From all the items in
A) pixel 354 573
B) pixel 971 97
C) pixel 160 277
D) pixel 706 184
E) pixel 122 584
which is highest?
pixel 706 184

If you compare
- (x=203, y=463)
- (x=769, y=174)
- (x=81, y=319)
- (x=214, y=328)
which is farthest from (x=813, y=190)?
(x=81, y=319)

....

Your instructions: Format all of the data above as a JSON list of strings, one string per line, with blank lines omitted.

Task answer:
[
  "From all the items in",
  "A) pixel 354 573",
  "B) pixel 971 97",
  "C) pixel 160 277",
  "D) pixel 706 184",
  "E) pixel 122 584",
  "which is highest?",
  "pixel 706 184",
  "If you compare",
  "- (x=203, y=463)",
  "- (x=769, y=174)",
  "- (x=81, y=319)",
  "- (x=214, y=328)",
  "which is farthest from (x=813, y=190)?",
  "(x=81, y=319)"
]